The evolution of mobbing behavior can be explained using evolutionarily stable strategies, which are in turn based on game theory.

Mobbing involves risks (costs) to the individual and benefits (payoffs) to the individual and others. The individuals themselves are often genetically related, and mobbing is increasingly studied with the gene-centered view of evolution by considering inclusive fitness (the carrying on of one's genes through one's family members), rather than merely benefit to the individual.

Mobbing behavior varies in intensity depending on the perceived threat of a predator according to a study done by Dutour et al. (2016). However, particularly in terms of its surfacing in avian species, it is accepted to be the byproduct of mutualism, rather than reciprocal altruism according to Russell & Wright (2009).

By cooperating to successfully drive away predators, all individuals involved increase their chances of survival and reproduction.
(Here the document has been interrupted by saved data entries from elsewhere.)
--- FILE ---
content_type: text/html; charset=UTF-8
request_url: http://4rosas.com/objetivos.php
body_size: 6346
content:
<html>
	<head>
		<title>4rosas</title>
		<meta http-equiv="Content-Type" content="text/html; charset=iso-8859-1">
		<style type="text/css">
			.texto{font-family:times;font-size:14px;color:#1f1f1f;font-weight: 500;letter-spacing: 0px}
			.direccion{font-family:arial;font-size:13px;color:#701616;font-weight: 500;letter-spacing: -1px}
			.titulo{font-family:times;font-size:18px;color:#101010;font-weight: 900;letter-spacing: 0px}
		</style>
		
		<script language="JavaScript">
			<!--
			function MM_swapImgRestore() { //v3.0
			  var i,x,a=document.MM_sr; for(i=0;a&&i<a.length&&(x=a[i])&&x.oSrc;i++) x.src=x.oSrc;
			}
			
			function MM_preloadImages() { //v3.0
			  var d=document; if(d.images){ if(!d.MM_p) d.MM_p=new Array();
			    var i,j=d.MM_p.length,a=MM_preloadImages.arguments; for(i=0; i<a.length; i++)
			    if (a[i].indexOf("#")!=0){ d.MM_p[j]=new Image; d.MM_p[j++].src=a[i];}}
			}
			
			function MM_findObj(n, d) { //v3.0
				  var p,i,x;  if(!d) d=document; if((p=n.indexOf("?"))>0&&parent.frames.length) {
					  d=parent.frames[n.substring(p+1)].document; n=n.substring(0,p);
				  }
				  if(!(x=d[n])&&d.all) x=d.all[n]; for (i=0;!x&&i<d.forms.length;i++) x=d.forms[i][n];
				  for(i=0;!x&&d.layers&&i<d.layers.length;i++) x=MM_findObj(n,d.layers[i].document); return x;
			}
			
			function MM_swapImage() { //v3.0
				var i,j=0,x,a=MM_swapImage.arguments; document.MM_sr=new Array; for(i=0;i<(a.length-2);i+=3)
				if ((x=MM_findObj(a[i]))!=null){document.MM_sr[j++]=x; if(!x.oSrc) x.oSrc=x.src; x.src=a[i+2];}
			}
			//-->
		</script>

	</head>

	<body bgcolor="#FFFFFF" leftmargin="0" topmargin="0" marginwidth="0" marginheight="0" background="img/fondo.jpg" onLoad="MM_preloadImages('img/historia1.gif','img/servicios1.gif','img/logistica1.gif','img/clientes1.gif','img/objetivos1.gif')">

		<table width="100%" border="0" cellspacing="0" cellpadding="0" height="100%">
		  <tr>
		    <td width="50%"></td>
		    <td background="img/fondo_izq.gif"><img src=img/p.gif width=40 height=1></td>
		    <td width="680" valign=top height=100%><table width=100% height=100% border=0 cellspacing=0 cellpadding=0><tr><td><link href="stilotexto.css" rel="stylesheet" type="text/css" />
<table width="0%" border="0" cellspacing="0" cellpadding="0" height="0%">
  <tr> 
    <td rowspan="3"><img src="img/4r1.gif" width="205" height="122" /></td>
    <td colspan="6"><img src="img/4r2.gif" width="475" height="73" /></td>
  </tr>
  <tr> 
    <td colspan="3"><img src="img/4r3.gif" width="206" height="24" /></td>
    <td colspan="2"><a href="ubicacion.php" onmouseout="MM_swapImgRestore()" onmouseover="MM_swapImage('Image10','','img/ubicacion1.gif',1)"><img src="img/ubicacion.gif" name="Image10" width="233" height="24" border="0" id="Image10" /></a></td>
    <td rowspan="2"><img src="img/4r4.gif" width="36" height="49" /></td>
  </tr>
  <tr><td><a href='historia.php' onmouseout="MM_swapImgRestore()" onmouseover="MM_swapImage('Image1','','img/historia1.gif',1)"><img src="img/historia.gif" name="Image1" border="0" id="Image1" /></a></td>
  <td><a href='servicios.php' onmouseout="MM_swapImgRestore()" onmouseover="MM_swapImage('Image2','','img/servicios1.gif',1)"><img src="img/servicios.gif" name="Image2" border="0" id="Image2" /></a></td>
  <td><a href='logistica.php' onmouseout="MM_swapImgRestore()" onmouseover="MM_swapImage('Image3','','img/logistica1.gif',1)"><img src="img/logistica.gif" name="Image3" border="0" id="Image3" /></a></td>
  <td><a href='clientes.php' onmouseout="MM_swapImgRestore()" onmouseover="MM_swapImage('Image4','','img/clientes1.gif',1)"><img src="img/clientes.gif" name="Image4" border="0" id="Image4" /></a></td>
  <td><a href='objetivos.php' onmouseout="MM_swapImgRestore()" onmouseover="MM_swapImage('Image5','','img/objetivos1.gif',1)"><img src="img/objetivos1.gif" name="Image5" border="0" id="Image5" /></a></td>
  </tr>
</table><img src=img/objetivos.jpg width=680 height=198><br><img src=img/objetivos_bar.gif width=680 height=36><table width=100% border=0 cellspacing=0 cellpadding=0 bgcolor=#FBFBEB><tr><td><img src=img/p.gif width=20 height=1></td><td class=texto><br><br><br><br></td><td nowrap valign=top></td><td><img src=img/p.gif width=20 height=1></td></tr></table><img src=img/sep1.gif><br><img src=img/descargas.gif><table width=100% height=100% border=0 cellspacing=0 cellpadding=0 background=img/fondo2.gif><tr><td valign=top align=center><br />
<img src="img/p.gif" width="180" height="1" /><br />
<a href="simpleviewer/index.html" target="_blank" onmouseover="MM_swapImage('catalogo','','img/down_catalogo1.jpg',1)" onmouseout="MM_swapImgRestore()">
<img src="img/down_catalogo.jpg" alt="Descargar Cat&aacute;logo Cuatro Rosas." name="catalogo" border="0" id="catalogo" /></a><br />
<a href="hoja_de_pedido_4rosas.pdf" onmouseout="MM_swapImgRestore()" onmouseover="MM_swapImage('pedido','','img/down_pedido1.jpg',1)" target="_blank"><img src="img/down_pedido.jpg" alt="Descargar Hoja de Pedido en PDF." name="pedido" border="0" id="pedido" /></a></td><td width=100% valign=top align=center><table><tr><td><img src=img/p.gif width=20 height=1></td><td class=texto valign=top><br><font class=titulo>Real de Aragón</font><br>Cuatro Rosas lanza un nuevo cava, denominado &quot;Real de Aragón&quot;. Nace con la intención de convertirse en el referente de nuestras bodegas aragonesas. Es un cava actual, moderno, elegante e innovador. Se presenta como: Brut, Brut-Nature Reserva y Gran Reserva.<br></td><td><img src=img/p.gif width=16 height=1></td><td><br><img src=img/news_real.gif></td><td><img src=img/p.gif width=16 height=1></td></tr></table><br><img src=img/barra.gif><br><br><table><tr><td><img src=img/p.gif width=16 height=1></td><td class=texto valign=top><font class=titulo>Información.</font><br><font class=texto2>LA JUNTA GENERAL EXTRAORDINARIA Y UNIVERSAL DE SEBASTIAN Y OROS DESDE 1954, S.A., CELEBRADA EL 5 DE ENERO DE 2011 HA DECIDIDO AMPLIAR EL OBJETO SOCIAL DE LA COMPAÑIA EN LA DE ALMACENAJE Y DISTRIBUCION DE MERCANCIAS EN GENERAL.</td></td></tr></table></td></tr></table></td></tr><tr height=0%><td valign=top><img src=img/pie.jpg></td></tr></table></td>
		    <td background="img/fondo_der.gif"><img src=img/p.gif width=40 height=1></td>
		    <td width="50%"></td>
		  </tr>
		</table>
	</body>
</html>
An individual stands little chance against a larger predator, but when a large group is involved, the risk to each group member is reduced or diluted. This so-called dilution effect proposed by W. D. Hamilton is another way of explaining the benefits of cooperation by selfish individuals. Lanchester's laws also provide an insight into the advantages of attacking in a large group rather than individually.

Another interpretation involves the use of signalling theory, and possibly the handicap principle. Here the idea is that a mobbing bird, by apparently putting itself at risk, displays its status and health so as to be preferred by potential partners.